To do:
The line containing "Label granularity: sequence-level." marks where to begin. Write out that line and every line after it exactly, through the last line below.

Data excerpts:
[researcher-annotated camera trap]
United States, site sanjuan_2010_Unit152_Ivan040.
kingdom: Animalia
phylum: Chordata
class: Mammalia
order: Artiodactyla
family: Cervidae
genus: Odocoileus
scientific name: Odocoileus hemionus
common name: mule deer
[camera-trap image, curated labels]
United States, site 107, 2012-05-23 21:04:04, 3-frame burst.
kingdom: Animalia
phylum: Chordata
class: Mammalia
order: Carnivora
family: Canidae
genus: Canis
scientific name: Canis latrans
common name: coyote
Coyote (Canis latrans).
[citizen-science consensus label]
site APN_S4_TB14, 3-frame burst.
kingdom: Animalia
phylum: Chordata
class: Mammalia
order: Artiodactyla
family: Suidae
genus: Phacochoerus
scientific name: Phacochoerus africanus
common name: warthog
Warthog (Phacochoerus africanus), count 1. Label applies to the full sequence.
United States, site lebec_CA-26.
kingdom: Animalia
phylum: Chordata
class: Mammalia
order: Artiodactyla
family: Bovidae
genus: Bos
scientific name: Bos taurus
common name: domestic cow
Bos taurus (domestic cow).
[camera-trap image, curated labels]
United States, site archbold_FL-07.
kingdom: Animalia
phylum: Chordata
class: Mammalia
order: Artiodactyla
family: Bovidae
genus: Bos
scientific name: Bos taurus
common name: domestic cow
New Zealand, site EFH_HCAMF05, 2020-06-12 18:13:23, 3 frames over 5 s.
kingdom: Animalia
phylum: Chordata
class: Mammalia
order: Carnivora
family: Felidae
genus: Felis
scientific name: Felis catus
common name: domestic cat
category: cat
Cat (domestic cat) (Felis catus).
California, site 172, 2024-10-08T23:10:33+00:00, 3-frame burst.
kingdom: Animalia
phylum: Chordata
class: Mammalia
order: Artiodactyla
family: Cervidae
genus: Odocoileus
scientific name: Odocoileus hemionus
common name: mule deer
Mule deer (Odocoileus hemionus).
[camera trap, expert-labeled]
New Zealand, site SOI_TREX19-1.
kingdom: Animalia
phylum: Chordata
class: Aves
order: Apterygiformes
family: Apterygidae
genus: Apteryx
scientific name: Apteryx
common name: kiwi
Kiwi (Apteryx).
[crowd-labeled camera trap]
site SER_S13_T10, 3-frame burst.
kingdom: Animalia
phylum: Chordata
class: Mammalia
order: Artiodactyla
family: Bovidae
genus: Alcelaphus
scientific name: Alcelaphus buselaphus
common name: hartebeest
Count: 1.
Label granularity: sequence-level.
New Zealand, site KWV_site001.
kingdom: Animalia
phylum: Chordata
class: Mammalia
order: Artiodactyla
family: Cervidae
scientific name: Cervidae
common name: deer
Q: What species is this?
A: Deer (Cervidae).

Response area:
Label granularity: sequence-level.
New Zealand, site KWV_site001.
kingdom: Animalia
phylum: Chordata
class: Mammalia
order: Artiodactyla
family: Cervidae
scientific name: Cervidae
common name: deer
Q: What species is this?
A: Deer (Cervidae).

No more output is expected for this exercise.